- Work to complete:
[1] In the DeepStream forum post, how many concurrent encoder sessions does the RTX 2080 Ti allow?
[2] Say whether each statement agrees with the DeepStream forum post. Answer yes or no, and quote the deciding words.
(a) The evaluation used deepstream-app as its basis.
(b) Testing on Jetson has been extensive.
(c) The input camera streams are 1080p at 30 FPS over RTSP.
[3] Print the part of the DeepStream forum post that starts at "We need to process" and ends at "detection output (OSD).".

Please provide complete information as applicable to your setup.
• Hardware Platform (Jetson / GPU)
• DeepStream Version 5.0
• TensorRT Version 7
• NVIDIA GPU Driver Version (450, CUDA 11.00)
We are evaluating suitability of NVIDIA GPUs for video analytics application and have used the deepstream-app as the basis for evaluation and have added support for Nvidia Optical Flow and nvdsanalytics plugins in the pipeline . We have tested the performance on RTX 2080 Ti and Jetson (testing on Jetson has been minimal so far as it doesn’t support Optical Flow). For the purpose of testing, we disable the Optical Flow and nvdsanalytics plugins in the pipeline and limited ourselves to YoloV3 model provided by NVIDIA as part of the samples.
We need to process as many input camera streams (of 1080p x 30FPS over RTSP) as possible (say, 8+) and generate the output RTSP streams with each of the output streams carrying the detection output (OSD).
The problem with RTX 2080 Ti is it limits the number of concurrent encoder sessions to 3.
On the other hand, a Quadro or similar processor do not restrict the number of concurrent sessions. However, it is not clear how many concurrent NVENC sessions can be used on such GPUs to effectively stream 1080p x 30 FPS over RTSP (or even 720p x 30FPS).
Looking at NVIDIA whitepaper on Turing platforms didn’t help. Our own testing so far has been not very encouraging on RTX 2080 Ti (with 1080p or even 720p)
So:
- Which GPU is suitable for implementing DeepLearning Inference (using DeepStream)+ RTSP streaming of 4+ and 8+ streams
- The performance of DeepStream (deepstream-app) doesn’t seem to be different (and continues to be poor with jitter and significant end-to-end delay as well as buffer caching) when incoming streams of lower resolution (e.g. 720p) is used. Would lowering of incoming frame resolution improve the performance?
Thanks for your inputs.

- Exercise data:
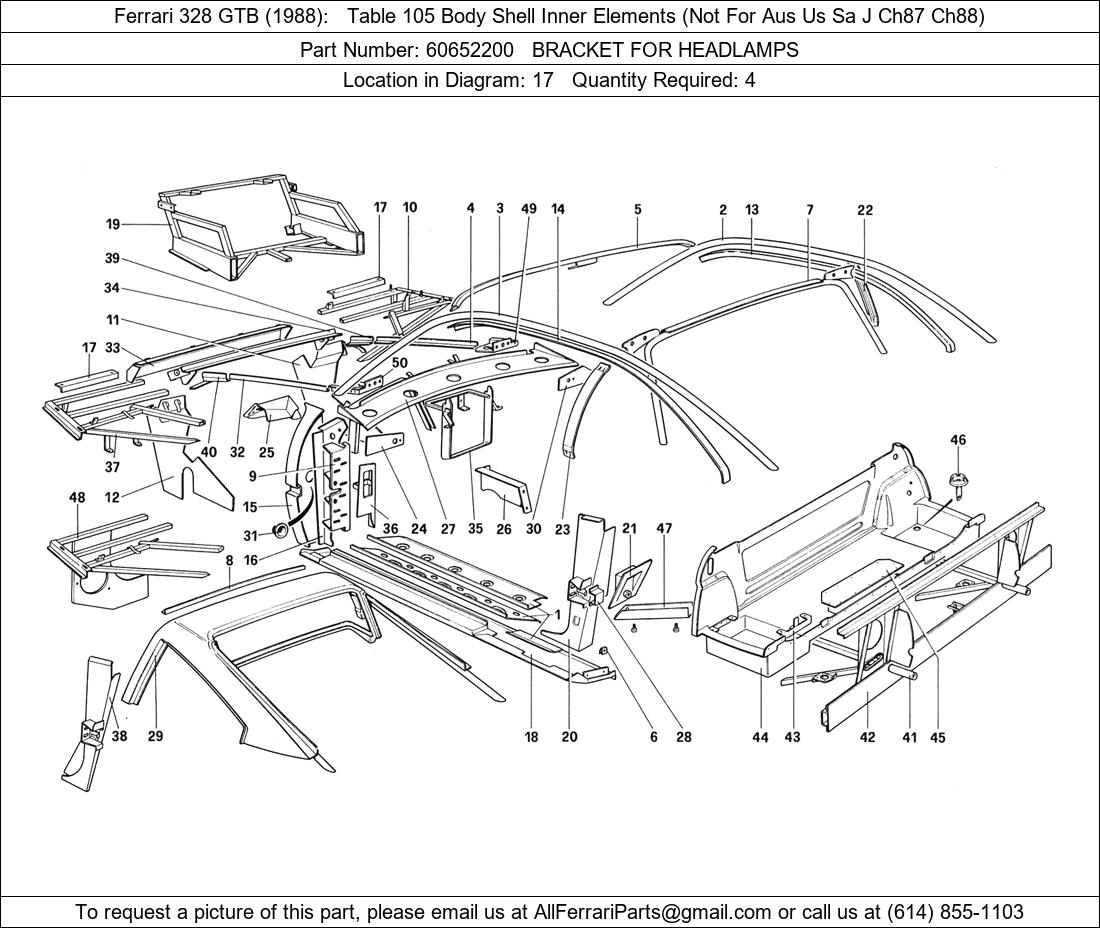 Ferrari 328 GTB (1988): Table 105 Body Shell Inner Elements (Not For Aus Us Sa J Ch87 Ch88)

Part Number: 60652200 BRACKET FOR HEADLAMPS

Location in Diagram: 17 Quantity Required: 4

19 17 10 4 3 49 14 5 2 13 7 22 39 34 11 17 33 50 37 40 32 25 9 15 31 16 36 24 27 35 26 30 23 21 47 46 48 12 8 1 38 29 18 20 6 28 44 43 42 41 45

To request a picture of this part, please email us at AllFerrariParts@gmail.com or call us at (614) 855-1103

- Results for each task:
[1] It limits the number of concurrent encoder sessions to 3.

[2]
(a) Yes: "have used the deepstream-app as the basis for evaluation"
(b) No: "testing on Jetson has been minimal so far as it doesn’t support Optical Flow"
(c) Yes: "(of 1080p x 30FPS over RTSP)"

[3]
We need to process as many input camera streams (of 1080p x 30FPS over RTSP) as possible (say, 8+) and generate the output RTSP streams with each of the output streams carrying the detection output (OSD).